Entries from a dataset
━━━━
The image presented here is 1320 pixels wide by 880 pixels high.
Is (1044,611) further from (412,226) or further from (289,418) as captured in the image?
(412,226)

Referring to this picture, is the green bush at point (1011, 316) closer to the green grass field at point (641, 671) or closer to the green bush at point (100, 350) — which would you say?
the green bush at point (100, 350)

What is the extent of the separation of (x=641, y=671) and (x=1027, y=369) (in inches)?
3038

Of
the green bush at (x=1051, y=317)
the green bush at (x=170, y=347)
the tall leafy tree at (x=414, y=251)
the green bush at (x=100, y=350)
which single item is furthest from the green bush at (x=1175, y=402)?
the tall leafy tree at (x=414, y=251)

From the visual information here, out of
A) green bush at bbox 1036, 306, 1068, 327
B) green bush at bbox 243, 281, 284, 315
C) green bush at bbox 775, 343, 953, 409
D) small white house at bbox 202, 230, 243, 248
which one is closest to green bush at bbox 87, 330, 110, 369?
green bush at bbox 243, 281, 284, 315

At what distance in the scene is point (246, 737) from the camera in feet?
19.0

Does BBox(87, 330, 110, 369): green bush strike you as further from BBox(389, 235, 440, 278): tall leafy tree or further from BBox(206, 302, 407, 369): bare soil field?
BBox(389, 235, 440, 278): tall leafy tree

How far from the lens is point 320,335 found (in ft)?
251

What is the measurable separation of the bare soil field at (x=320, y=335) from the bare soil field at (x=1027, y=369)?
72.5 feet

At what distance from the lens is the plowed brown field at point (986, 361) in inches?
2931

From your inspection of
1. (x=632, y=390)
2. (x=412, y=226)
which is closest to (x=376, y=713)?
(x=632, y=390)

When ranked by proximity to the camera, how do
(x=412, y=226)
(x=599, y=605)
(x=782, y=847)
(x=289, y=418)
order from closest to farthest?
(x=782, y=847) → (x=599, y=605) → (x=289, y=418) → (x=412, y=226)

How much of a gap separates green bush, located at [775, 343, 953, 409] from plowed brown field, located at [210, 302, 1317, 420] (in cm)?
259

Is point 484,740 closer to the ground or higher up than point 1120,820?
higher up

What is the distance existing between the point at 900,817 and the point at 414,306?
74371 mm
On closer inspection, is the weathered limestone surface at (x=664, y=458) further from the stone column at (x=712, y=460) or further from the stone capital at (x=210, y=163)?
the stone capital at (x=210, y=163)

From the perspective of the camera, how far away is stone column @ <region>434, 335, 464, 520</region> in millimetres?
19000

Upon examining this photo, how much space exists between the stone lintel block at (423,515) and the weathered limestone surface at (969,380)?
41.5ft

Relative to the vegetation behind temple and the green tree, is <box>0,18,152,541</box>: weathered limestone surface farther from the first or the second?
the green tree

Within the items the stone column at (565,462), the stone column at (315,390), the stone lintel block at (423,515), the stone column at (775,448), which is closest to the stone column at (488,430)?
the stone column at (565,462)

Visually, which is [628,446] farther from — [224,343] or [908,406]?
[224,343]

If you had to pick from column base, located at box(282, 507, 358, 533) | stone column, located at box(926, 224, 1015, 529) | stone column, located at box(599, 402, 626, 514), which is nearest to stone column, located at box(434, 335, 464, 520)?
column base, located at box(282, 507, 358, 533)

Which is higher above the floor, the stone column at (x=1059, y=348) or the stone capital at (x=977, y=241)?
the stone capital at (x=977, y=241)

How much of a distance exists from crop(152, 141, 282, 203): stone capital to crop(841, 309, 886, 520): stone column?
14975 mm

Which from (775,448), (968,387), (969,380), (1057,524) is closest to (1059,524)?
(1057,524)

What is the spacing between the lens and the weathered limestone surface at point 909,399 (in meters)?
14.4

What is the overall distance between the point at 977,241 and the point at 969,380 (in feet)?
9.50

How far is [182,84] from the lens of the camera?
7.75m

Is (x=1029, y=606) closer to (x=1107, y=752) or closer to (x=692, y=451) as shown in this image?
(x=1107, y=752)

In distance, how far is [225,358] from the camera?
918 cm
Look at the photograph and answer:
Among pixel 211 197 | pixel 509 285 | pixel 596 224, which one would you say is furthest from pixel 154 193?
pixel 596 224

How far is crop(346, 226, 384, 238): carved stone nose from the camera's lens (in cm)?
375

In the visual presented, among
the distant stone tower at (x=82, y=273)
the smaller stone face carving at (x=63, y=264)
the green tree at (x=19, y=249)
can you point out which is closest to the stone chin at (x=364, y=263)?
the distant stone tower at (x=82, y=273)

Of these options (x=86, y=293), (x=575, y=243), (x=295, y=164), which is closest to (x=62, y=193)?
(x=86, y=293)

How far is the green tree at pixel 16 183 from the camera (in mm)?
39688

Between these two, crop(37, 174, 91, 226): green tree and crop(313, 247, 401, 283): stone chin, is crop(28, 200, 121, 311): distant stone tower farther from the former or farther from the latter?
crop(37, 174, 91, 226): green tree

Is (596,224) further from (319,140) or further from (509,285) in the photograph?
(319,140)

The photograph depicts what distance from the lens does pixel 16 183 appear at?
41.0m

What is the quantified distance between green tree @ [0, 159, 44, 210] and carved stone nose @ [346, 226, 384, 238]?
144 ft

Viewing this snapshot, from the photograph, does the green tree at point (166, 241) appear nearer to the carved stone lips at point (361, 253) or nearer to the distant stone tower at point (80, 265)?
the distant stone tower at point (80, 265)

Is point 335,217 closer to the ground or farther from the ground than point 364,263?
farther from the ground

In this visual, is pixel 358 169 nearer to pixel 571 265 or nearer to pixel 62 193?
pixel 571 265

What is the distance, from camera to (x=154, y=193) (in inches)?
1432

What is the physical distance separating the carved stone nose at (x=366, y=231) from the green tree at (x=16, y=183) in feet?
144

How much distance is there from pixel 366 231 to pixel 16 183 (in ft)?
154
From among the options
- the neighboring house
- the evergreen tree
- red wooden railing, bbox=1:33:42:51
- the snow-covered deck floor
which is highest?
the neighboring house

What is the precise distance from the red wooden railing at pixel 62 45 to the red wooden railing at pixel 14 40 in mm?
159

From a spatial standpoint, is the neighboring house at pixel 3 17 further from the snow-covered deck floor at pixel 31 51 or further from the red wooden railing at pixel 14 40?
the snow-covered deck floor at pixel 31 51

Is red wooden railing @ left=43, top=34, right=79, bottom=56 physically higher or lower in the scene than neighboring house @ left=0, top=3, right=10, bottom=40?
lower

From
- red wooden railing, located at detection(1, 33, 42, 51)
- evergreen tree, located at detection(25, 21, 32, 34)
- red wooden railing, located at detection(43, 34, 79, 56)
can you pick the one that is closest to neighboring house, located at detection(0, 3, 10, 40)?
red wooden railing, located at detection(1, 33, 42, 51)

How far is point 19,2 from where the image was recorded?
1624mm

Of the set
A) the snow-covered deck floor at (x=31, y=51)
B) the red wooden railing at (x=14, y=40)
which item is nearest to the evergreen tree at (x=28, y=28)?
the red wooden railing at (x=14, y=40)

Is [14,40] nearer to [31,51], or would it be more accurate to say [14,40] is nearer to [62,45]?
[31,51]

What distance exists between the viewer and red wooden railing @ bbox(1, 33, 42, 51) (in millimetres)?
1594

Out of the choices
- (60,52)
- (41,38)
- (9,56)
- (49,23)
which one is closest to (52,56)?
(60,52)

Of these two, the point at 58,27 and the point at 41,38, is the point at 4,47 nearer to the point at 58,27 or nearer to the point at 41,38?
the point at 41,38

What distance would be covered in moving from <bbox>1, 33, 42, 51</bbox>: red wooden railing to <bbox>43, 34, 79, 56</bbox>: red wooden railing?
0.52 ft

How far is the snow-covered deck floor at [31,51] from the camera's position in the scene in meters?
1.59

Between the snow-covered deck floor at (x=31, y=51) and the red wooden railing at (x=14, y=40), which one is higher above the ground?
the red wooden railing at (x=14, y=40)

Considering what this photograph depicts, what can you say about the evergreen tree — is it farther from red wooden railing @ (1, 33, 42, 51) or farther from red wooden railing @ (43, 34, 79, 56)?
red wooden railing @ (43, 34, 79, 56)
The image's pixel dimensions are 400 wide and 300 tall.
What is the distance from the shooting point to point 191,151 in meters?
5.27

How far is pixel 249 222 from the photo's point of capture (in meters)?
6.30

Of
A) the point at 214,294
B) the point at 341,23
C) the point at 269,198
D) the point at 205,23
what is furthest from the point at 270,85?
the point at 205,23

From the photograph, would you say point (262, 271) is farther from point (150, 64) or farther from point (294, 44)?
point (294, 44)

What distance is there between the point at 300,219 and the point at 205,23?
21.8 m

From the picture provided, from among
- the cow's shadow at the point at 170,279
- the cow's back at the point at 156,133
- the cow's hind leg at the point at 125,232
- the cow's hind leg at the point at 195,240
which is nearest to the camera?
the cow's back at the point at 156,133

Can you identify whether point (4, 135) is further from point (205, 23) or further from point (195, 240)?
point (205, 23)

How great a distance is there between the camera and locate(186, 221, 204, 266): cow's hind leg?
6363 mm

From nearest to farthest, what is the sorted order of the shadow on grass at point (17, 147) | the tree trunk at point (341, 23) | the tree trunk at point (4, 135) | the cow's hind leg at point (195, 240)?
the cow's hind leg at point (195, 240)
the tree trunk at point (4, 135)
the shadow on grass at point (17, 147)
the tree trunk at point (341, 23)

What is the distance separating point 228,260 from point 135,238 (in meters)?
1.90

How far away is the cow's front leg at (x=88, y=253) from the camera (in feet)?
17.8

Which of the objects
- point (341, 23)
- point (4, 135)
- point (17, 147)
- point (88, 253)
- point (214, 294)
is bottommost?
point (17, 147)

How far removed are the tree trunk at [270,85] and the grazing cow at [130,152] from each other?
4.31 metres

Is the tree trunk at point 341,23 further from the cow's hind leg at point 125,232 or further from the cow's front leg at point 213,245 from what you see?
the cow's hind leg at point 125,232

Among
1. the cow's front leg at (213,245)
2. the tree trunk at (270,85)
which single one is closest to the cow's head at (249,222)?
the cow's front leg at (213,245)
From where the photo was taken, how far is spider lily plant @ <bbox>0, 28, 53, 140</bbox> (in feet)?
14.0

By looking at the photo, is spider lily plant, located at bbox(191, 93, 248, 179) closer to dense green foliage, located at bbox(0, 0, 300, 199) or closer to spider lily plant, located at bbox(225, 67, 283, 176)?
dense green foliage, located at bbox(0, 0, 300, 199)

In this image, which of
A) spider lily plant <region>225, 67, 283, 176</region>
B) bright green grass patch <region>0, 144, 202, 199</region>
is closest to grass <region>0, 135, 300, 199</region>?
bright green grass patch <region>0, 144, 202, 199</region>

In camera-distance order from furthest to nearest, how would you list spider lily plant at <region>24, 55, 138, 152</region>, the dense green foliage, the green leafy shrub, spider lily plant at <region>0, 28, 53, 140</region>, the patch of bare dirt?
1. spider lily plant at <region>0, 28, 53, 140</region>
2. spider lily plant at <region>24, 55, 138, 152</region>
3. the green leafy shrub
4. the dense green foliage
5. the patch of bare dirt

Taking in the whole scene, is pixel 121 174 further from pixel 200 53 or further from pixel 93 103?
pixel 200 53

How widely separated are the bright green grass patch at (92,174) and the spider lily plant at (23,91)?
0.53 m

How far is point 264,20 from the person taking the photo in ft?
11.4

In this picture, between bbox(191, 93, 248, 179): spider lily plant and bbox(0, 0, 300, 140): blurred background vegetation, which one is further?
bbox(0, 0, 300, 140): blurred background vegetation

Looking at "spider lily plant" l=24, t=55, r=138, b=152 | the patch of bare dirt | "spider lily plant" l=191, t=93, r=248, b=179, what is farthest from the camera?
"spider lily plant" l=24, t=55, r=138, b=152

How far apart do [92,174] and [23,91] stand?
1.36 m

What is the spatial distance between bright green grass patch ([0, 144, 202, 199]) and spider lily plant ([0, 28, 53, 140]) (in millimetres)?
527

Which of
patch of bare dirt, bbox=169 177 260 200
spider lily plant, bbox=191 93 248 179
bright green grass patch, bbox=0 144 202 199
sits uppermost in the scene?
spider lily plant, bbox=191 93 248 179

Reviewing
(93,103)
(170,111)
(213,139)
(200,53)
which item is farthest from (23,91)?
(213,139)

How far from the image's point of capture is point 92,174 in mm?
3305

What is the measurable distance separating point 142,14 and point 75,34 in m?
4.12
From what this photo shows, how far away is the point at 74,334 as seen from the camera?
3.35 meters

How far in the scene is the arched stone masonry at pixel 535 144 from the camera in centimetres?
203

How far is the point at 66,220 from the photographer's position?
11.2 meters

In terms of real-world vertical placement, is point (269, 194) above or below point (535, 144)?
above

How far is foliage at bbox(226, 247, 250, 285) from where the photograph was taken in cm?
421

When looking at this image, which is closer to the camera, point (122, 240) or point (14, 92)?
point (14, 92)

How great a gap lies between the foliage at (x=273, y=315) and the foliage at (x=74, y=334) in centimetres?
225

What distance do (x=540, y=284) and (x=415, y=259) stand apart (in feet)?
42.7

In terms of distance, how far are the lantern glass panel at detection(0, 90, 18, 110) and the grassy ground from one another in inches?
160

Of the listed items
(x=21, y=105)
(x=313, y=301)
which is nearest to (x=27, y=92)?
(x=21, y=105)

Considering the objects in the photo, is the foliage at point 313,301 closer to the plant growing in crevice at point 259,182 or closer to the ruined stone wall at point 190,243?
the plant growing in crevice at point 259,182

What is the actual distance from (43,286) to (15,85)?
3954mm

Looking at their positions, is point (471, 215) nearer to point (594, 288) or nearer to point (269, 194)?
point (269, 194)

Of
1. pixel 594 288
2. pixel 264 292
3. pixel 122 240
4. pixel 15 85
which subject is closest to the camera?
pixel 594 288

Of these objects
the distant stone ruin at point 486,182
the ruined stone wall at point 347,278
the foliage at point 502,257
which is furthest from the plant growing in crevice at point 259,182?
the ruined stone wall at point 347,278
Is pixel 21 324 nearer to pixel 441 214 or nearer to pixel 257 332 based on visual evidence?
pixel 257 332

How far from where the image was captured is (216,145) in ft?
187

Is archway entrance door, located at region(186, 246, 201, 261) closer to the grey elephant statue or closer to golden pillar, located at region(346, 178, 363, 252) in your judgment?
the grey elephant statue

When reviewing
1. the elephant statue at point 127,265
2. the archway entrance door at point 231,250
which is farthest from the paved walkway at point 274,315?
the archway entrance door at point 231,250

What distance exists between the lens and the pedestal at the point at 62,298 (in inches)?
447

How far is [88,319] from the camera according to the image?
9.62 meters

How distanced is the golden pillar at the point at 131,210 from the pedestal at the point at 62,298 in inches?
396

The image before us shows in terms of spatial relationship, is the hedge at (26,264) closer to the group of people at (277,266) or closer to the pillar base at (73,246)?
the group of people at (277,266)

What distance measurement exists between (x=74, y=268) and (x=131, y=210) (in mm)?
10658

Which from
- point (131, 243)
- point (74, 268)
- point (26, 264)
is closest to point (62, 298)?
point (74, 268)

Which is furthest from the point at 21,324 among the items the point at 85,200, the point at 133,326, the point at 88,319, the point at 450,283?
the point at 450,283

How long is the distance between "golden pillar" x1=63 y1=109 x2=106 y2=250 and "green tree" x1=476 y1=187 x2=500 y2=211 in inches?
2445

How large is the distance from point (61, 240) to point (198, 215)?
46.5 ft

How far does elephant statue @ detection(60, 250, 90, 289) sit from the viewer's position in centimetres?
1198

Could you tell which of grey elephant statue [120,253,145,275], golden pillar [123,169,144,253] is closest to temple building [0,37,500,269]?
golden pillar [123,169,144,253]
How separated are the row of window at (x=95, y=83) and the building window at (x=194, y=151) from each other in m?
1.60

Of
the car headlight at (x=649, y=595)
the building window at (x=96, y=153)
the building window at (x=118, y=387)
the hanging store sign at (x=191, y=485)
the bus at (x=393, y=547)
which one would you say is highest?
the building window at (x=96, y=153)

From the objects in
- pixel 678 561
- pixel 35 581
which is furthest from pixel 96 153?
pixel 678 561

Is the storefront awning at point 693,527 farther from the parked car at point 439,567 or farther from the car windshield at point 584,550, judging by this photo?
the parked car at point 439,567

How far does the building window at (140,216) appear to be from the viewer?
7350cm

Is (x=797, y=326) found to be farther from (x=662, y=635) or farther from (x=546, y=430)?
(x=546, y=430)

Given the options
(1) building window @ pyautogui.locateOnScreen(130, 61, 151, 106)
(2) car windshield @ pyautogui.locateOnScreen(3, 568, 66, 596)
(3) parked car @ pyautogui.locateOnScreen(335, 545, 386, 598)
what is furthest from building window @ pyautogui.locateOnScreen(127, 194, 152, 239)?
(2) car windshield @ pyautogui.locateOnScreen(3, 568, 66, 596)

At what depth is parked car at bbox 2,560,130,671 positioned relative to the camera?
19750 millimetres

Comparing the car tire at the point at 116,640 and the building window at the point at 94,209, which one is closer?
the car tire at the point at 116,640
━━━━
— Do this —
Each line from the one containing "How long is" to the end of the records should be echoed exactly, and no other line.

— Full solution —
How long is the distance between "golden pillar" x1=63 y1=109 x2=106 y2=250 and "green tree" x1=476 y1=187 x2=500 y2=211 in inches?
2445

How large is the distance from point (61, 240) to point (198, 215)?
46.5 ft

How far does elephant statue @ detection(60, 250, 90, 289) sit from the viewer's position in centimetres?
1198

Could you tell which of grey elephant statue [120,253,145,275], golden pillar [123,169,144,253] is closest to temple building [0,37,500,269]?
golden pillar [123,169,144,253]
How separated are the row of window at (x=95, y=83) and the building window at (x=194, y=151) from each other in m?
1.60

Of
the car headlight at (x=649, y=595)
the building window at (x=96, y=153)
the building window at (x=118, y=387)
the hanging store sign at (x=191, y=485)
the bus at (x=393, y=547)
which one would you say is highest?
the building window at (x=96, y=153)

From the objects in
- pixel 678 561
- pixel 35 581
which is furthest from pixel 96 153?
pixel 678 561

Is the storefront awning at point 693,527 farther from the parked car at point 439,567 or farther from the car windshield at point 584,550, judging by this photo?
the parked car at point 439,567

How far does the building window at (140,216) appear to be from the viewer?
7350cm

Is (x=797, y=326) found to be farther from (x=662, y=635) or farther from (x=546, y=430)?
(x=546, y=430)

Given the options
(1) building window @ pyautogui.locateOnScreen(130, 61, 151, 106)
(2) car windshield @ pyautogui.locateOnScreen(3, 568, 66, 596)
(3) parked car @ pyautogui.locateOnScreen(335, 545, 386, 598)
what is furthest from building window @ pyautogui.locateOnScreen(127, 194, 152, 239)?
(2) car windshield @ pyautogui.locateOnScreen(3, 568, 66, 596)

At what depth is parked car at bbox 2,560,130,671 positioned relative to the camera?
19750 millimetres

Comparing the car tire at the point at 116,640 and the building window at the point at 94,209, which one is closer?
the car tire at the point at 116,640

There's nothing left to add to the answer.